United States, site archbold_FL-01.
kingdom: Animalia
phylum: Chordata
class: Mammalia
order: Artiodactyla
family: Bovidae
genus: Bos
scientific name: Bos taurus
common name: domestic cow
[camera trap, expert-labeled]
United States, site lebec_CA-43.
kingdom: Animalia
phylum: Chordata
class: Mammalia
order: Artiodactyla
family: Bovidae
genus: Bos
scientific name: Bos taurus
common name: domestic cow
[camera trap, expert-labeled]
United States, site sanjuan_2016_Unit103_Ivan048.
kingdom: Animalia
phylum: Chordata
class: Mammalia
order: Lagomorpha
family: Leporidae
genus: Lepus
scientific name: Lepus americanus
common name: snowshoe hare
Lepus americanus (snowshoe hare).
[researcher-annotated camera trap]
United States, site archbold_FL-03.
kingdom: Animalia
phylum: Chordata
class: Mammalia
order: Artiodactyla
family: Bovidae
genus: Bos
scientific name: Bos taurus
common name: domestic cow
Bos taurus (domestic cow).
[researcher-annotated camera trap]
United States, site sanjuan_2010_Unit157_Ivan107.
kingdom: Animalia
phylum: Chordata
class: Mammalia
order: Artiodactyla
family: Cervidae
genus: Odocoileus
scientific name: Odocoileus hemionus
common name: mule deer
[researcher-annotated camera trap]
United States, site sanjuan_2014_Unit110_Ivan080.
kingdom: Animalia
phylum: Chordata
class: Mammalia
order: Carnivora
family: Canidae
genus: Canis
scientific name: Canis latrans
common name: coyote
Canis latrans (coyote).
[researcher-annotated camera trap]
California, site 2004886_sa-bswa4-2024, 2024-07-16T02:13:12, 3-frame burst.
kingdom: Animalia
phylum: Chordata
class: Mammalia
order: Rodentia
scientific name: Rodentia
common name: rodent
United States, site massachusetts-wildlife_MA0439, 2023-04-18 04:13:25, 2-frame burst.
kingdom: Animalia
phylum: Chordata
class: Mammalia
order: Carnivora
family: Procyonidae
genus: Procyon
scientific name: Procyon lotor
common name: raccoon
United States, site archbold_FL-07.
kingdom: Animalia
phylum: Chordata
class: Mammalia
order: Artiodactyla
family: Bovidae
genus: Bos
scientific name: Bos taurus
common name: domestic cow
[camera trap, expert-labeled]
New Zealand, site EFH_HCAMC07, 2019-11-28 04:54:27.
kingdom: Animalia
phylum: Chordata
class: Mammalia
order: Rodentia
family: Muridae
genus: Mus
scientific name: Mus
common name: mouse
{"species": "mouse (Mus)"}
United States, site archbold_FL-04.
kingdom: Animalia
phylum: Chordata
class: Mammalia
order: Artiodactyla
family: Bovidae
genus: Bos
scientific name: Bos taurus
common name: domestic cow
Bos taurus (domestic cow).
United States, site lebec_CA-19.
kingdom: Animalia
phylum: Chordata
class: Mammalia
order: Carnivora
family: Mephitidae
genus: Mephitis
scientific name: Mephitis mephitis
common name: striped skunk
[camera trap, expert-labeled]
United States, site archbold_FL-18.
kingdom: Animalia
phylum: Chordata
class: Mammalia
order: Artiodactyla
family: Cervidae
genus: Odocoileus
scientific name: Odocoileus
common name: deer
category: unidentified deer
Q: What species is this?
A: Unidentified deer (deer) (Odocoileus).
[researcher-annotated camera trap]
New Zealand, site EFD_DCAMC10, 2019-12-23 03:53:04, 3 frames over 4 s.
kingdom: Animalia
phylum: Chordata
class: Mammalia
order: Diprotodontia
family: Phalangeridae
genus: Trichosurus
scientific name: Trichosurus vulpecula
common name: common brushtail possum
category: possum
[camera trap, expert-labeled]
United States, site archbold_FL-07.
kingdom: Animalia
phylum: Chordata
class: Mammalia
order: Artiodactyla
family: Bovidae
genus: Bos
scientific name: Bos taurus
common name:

• **What to work on**
Give back the full listing above verbatim.

• **Solution to this problem**
United States, site archbold_FL-01.
kingdom: Animalia
phylum: Chordata
class: Mammalia
order: Artiodactyla
family: Bovidae
genus: Bos
scientific name: Bos taurus
common name: domestic cow
[camera trap, expert-labeled]
United States, site lebec_CA-43.
kingdom: Animalia
phylum: Chordata
class: Mammalia
order: Artiodactyla
family: Bovidae
genus: Bos
scientific name: Bos taurus
common name: domestic cow
[camera trap, expert-labeled]
United States, site sanjuan_2016_Unit103_Ivan048.
kingdom: Animalia
phylum: Chordata
class: Mammalia
order: Lagomorpha
family: Leporidae
genus: Lepus
scientific name: Lepus americanus
common name: snowshoe hare
Lepus americanus (snowshoe hare).
[researcher-annotated camera trap]
United States, site archbold_FL-03.
kingdom: Animalia
phylum: Chordata
class: Mammalia
order: Artiodactyla
family: Bovidae
genus: Bos
scientific name: Bos taurus
common name: domestic cow
Bos taurus (domestic cow).
[researcher-annotated camera trap]
United States, site sanjuan_2010_Unit157_Ivan107.
kingdom: Animalia
phylum: Chordata
class: Mammalia
order: Artiodactyla
family: Cervidae
genus: Odocoileus
scientific name: Odocoileus hemionus
common name: mule deer
[researcher-annotated camera trap]
United States, site sanjuan_2014_Unit110_Ivan080.
kingdom: Animalia
phylum: Chordata
class: Mammalia
order: Carnivora
family: Canidae
genus: Canis
scientific name: Canis latrans
common name: coyote
Canis latrans (coyote).
[researcher-annotated camera trap]
California, site 2004886_sa-bswa4-2024, 2024-07-16T02:13:12, 3-frame burst.
kingdom: Animalia
phylum: Chordata
class: Mammalia
order: Rodentia
scientific name: Rodentia
common name: rodent
United States, site massachusetts-wildlife_MA0439, 2023-04-18 04:13:25, 2-frame burst.
kingdom: Animalia
phylum: Chordata
class: Mammalia
order: Carnivora
family: Procyonidae
genus: Procyon
scientific name: Procyon lotor
common name: raccoon
United States, site archbold_FL-07.
kingdom: Animalia
phylum: Chordata
class: Mammalia
order: Artiodactyla
family: Bovidae
genus: Bos
scientific name: Bos taurus
common name: domestic cow
[camera trap, expert-labeled]
New Zealand, site EFH_HCAMC07, 2019-11-28 04:54:27.
kingdom: Animalia
phylum: Chordata
class: Mammalia
order: Rodentia
family: Muridae
genus: Mus
scientific name: Mus
common name: mouse
{"species": "mouse (Mus)"}
United States, site archbold_FL-04.
kingdom: Animalia
phylum: Chordata
class: Mammalia
order: Artiodactyla
family: Bovidae
genus: Bos
scientific name: Bos taurus
common name: domestic cow
Bos taurus (domestic cow).
United States, site lebec_CA-19.
kingdom: Animalia
phylum: Chordata
class: Mammalia
order: Carnivora
family: Mephitidae
genus: Mephitis
scientific name: Mephitis mephitis
common name: striped skunk
[camera trap, expert-labeled]
United States, site archbold_FL-18.
kingdom: Animalia
phylum: Chordata
class: Mammalia
order: Artiodactyla
family: Cervidae
genus: Odocoileus
scientific name: Odocoileus
common name: deer
category: unidentified deer
Q: What species is this?
A: Unidentified deer (deer) (Odocoileus).
[researcher-annotated camera trap]
New Zealand, site EFD_DCAMC10, 2019-12-23 03:53:04, 3 frames over 4 s.
kingdom: Animalia
phylum: Chordata
class: Mammalia
order: Diprotodontia
family: Phalangeridae
genus: Trichosurus
scientific name: Trichosurus vulpecula
common name: common brushtail possum
category: possum
[camera trap, expert-labeled]
United States, site archbold_FL-07.
kingdom: Animalia
phylum: Chordata
class: Mammalia
order: Artiodactyla
family: Bovidae
genus: Bos
scientific name: Bos taurus
common name:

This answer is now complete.